The Mills Corp. is divesting its community shopping centers in favor of focusing on its core business in megamalls. “It allows us to redeploy capital from an older and more capital-intensive asset group to Mills’ highly value-creative, blue-chip pipeline,” says Ken Parent, the company’s chief financial officer. A real estate partnership led by Stoltz Management of Delaware is the buyer.

The Arlington, VA-based retail developer expects to net $40 million on the sale and plow back the proceeds into its huge malls, which have increasingly emphasized entertainment.

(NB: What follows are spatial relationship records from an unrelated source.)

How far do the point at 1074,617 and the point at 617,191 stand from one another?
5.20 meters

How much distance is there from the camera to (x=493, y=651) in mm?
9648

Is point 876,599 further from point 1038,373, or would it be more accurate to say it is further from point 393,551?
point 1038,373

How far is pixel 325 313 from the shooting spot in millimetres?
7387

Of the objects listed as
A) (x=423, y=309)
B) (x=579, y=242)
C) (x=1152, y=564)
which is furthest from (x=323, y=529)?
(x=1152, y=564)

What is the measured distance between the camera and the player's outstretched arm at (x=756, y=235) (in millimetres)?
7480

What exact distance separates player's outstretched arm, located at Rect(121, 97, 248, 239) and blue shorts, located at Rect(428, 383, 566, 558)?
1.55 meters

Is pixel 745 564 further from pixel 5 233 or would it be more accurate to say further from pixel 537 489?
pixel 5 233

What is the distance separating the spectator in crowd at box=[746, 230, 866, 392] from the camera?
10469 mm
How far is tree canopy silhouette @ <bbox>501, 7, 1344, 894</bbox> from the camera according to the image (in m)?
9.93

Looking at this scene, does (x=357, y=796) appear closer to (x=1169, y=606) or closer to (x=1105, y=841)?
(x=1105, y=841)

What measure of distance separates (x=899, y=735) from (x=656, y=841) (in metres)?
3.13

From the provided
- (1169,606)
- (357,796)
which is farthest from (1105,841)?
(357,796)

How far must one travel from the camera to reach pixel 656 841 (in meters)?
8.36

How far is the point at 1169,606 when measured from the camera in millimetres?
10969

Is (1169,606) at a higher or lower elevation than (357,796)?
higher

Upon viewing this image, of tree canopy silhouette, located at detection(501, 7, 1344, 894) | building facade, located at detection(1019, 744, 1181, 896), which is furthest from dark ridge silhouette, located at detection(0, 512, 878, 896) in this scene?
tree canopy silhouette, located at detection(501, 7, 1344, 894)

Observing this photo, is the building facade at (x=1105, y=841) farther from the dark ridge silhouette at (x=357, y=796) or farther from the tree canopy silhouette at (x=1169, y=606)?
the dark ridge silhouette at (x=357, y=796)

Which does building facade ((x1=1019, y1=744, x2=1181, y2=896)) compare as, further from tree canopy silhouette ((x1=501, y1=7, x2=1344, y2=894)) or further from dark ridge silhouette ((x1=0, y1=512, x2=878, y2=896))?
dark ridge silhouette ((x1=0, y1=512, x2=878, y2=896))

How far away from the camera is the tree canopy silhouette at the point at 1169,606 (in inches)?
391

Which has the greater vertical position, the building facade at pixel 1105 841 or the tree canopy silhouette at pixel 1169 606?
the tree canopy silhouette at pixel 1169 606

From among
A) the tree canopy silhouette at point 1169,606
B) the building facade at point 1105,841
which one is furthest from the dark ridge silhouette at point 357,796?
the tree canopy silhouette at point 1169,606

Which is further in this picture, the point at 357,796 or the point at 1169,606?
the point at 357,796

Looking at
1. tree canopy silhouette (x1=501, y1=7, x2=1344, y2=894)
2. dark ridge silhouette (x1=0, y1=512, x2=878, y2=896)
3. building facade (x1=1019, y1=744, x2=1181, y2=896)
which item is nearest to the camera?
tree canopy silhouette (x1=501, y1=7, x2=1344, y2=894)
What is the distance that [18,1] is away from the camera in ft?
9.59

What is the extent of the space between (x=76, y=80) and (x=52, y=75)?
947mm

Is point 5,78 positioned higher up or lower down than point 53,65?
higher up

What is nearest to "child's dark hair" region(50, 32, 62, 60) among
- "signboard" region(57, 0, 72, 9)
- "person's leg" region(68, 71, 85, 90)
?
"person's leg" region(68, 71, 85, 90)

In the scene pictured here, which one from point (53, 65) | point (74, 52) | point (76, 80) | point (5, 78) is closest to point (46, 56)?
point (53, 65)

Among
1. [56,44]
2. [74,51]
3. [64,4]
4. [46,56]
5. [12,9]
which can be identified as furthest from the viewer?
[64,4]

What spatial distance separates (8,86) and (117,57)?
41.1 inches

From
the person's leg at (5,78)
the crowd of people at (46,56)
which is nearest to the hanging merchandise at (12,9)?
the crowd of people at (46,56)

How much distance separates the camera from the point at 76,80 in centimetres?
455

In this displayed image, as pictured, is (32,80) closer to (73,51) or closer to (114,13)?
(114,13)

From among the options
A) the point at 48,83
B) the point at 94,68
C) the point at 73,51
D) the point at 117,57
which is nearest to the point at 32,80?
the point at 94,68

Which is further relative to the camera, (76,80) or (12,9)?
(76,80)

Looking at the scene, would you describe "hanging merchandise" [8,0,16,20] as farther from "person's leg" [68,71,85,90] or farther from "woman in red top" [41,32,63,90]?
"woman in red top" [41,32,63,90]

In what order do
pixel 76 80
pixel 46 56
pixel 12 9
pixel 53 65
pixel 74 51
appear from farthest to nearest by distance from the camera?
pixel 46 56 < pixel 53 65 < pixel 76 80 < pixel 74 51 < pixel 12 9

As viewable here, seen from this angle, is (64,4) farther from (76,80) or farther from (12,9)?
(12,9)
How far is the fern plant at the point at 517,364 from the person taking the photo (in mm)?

The deal will take place in two phases. It sold 10 of the centers on August 3 for $141 million and expects to sell its last one, Liberty Plaza in Philadelphia, within two to three months. That center is expected to sell for $28.2 million, netting about $14.5 million, Mills says. The Philadelphia center is being handled separately because of complications involving its underlying debt. The centers, which are dispersed throughout the East, Southeast and Midwest, total about 2.2 million sf.

The mills, on the other hand, average about 1.5 million sf each. They feature a combination of off-price and full-price retailers, specialty stores, dining, entertainment, along with interactive retailing such as a skateboarding store with a skating park attached to it.

There are 11 such megamalls with 16 million sf in nine states. Seven more are under development or construction including Arundel Mills, which is expected to open this November south of Baltimore.